Task goal
Rewrite the lines below as a JSON list of strings, one string per line, skipping blank lines. Leave the pictures out of the answer.

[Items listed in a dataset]

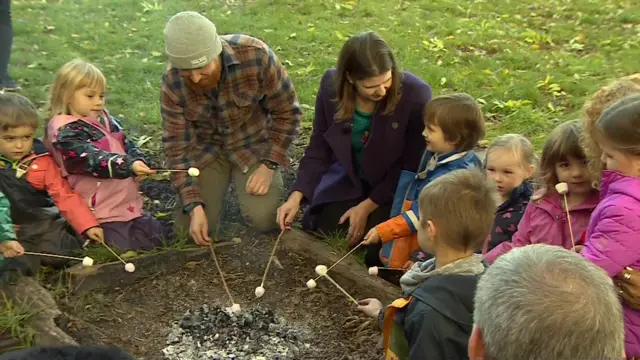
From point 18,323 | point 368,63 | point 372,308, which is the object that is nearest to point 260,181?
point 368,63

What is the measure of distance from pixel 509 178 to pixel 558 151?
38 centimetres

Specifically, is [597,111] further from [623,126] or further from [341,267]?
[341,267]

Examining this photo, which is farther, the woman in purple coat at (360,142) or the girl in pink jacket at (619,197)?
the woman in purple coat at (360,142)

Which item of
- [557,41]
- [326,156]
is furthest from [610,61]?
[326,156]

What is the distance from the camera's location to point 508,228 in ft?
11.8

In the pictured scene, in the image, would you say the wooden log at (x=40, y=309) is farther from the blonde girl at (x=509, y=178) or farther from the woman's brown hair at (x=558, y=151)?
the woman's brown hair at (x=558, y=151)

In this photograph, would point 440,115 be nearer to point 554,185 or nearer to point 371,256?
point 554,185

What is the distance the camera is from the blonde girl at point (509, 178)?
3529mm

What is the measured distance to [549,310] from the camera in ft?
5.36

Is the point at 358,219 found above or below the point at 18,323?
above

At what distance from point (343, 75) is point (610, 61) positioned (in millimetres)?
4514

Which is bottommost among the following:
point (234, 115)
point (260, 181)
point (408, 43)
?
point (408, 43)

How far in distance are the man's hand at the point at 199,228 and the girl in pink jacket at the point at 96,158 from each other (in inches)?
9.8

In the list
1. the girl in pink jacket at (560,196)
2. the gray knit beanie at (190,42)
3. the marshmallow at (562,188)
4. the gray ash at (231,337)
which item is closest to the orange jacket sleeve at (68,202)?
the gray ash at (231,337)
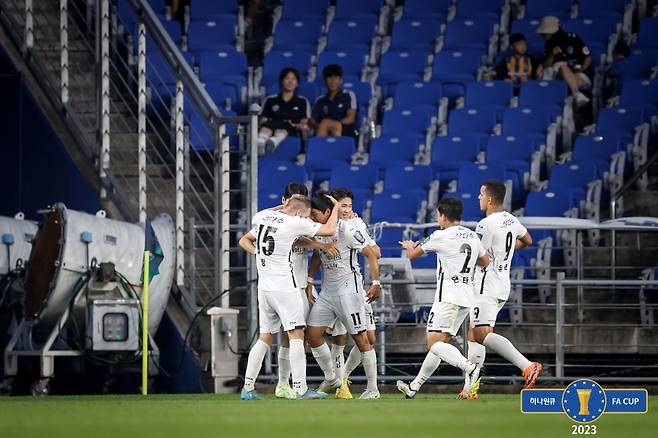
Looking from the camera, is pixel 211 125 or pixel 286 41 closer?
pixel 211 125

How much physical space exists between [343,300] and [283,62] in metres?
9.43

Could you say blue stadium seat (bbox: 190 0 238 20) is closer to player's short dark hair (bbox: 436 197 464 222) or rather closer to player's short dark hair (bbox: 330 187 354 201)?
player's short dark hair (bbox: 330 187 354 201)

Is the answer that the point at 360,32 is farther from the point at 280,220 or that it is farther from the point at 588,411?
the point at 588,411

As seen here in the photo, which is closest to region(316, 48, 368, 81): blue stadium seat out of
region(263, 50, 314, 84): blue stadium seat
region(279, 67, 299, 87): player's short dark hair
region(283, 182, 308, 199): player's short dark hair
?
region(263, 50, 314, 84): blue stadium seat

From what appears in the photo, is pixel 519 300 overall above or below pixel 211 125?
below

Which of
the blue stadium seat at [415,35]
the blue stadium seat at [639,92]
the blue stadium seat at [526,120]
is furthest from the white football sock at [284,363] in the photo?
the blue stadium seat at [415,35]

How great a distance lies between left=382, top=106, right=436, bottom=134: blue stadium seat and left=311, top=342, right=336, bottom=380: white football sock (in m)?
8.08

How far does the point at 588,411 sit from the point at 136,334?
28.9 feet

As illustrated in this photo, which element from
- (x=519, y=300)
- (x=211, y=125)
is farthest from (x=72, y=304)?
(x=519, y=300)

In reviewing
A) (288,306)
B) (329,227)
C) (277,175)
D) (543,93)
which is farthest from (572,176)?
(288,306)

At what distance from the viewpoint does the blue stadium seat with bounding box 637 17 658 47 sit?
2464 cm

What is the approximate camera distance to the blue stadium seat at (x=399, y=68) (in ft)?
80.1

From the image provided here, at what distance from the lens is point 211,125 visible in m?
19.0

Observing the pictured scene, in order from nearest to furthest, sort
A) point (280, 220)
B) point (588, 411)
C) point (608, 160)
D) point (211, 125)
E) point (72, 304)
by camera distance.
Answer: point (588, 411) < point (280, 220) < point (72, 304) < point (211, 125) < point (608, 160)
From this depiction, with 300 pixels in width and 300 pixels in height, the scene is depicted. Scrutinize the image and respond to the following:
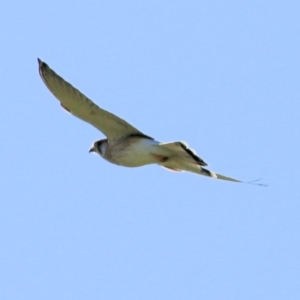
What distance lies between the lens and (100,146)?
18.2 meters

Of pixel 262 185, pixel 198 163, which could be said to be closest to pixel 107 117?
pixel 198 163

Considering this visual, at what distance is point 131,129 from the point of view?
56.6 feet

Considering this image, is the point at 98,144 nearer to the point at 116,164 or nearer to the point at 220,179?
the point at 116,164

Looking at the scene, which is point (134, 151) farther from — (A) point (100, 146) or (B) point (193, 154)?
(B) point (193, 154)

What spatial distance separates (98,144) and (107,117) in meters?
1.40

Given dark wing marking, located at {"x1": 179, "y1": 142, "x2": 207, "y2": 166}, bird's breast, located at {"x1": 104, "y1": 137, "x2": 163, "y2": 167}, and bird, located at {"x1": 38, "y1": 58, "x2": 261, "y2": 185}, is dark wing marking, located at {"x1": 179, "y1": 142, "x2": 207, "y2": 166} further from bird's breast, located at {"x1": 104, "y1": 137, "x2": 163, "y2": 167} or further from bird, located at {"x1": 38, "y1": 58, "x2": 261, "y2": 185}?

Written solution
[
  "From point 18,323 | point 368,63 | point 372,308, which is the object that is nearest to point 260,181?",
  "point 368,63",
  "What is the measure of distance from pixel 509 178 to pixel 558 151?",
  "38 centimetres",
  "Specifically, is [597,111] further from [623,126] or further from [341,267]?",
  "[341,267]",
  "Examining this photo, which is farther, the woman in purple coat at (360,142) or the girl in pink jacket at (619,197)?",
  "the woman in purple coat at (360,142)",
  "Which item of",
  "- [557,41]",
  "- [326,156]",
  "is furthest from [610,61]?",
  "[326,156]",
  "What is the distance from the camera's location to point 508,228 in ft?",
  "11.8",
  "In the pictured scene, in the image, would you say the wooden log at (x=40, y=309) is farther from the blonde girl at (x=509, y=178) or farther from the woman's brown hair at (x=558, y=151)?",
  "the woman's brown hair at (x=558, y=151)",
  "In this photograph, would point 440,115 be nearer to point 554,185 or nearer to point 371,256?",
  "point 554,185",
  "What is the distance the camera is from the blonde girl at point (509, 178)?",
  "3529mm",
  "What is the measured distance to [549,310] from the camera in ft?",
  "5.36",
  "Is the point at 358,219 found above or below the point at 18,323?",
  "above",
  "At what distance from point (343, 75) is point (610, 61) positioned (in millimetres)?",
  "4514",
  "Which is bottommost among the following:",
  "point (234, 115)",
  "point (260, 181)",
  "point (408, 43)",
  "?",
  "point (408, 43)",
  "How far in distance are the man's hand at the point at 199,228 and the girl in pink jacket at the point at 96,158 from each other (in inches)?",
  "9.8",
  "In the list",
  "1. the girl in pink jacket at (560,196)",
  "2. the gray knit beanie at (190,42)",
  "3. the marshmallow at (562,188)",
  "4. the gray ash at (231,337)",
  "which item is closest to the orange jacket sleeve at (68,202)?",
  "the gray ash at (231,337)",
  "Looking from the camera, is pixel 211 125 or pixel 286 41 closer?",
  "pixel 211 125",
  "How much physical space exists between [343,300] and [283,62] in metres?",
  "9.43",
  "Could you say blue stadium seat (bbox: 190 0 238 20) is closer to player's short dark hair (bbox: 436 197 464 222) or rather closer to player's short dark hair (bbox: 330 187 354 201)?",
  "player's short dark hair (bbox: 330 187 354 201)",
  "Is the answer that the point at 360,32 is farther from the point at 280,220 or that it is farther from the point at 588,411?",
  "the point at 588,411",
  "As seen here in the photo, which is closest to region(316, 48, 368, 81): blue stadium seat out of",
  "region(263, 50, 314, 84): blue stadium seat",
  "region(279, 67, 299, 87): player's short dark hair",
  "region(283, 182, 308, 199): player's short dark hair",
  "?",
  "region(263, 50, 314, 84): blue stadium seat",
  "From what appears in the photo, is pixel 519 300 overall above or below pixel 211 125?",
  "below",
  "Which of",
  "the blue stadium seat at [415,35]",
  "the blue stadium seat at [639,92]",
  "the blue stadium seat at [526,120]",
  "is furthest from the white football sock at [284,363] in the photo?",
  "the blue stadium seat at [415,35]",
  "How great a distance lies between left=382, top=106, right=436, bottom=134: blue stadium seat and left=311, top=342, right=336, bottom=380: white football sock (in m)?",
  "8.08",
  "How far does the point at 588,411 sit from the point at 136,334?",
  "28.9 feet",
  "As illustrated in this photo, which element from",
  "- (x=519, y=300)",
  "- (x=211, y=125)",
  "is farthest from (x=72, y=304)?",
  "(x=519, y=300)",
  "In reviewing",
  "A) (288,306)",
  "B) (329,227)",
  "C) (277,175)",
  "D) (543,93)",
  "which is farthest from (572,176)?",
  "(288,306)",
  "At what distance from the viewpoint does the blue stadium seat with bounding box 637 17 658 47 sit?",
  "2464 cm",
  "What is the approximate camera distance to the blue stadium seat at (x=399, y=68) (in ft)?",
  "80.1",
  "From the image provided here, at what distance from the lens is point 211,125 visible in m?",
  "19.0",
  "Observing the pictured scene, in order from nearest to furthest, sort",
  "A) point (280, 220)",
  "B) point (588, 411)",
  "C) point (608, 160)",
  "D) point (211, 125)",
  "E) point (72, 304)",
  "by camera distance.",
  "Answer: point (588, 411) < point (280, 220) < point (72, 304) < point (211, 125) < point (608, 160)",
  "From this depiction, with 300 pixels in width and 300 pixels in height, the scene is depicted. Scrutinize the image and respond to the following:",
  "What distance lies between the lens and (100,146)?",
  "18.2 meters",
  "Of pixel 262 185, pixel 198 163, which could be said to be closest to pixel 107 117?",
  "pixel 198 163",
  "Considering this visual, at what distance is point 131,129 from the point of view?",
  "56.6 feet",
  "Considering this image, is the point at 98,144 nearer to the point at 116,164 or nearer to the point at 220,179?",
  "the point at 116,164",
  "Looking at the scene, which is point (134, 151) farther from — (A) point (100, 146) or (B) point (193, 154)?",
  "(B) point (193, 154)",
  "What spatial distance separates (98,144) and (107,117) in meters?",
  "1.40",
  "Given dark wing marking, located at {\"x1\": 179, \"y1\": 142, \"x2\": 207, \"y2\": 166}, bird's breast, located at {\"x1\": 104, \"y1\": 137, \"x2\": 163, \"y2\": 167}, and bird, located at {\"x1\": 38, \"y1\": 58, \"x2\": 261, \"y2\": 185}, is dark wing marking, located at {\"x1\": 179, \"y1\": 142, \"x2\": 207, \"y2\": 166} further from bird's breast, located at {\"x1\": 104, \"y1\": 137, \"x2\": 163, \"y2\": 167} or further from bird, located at {\"x1\": 38, \"y1\": 58, \"x2\": 261, \"y2\": 185}?"
]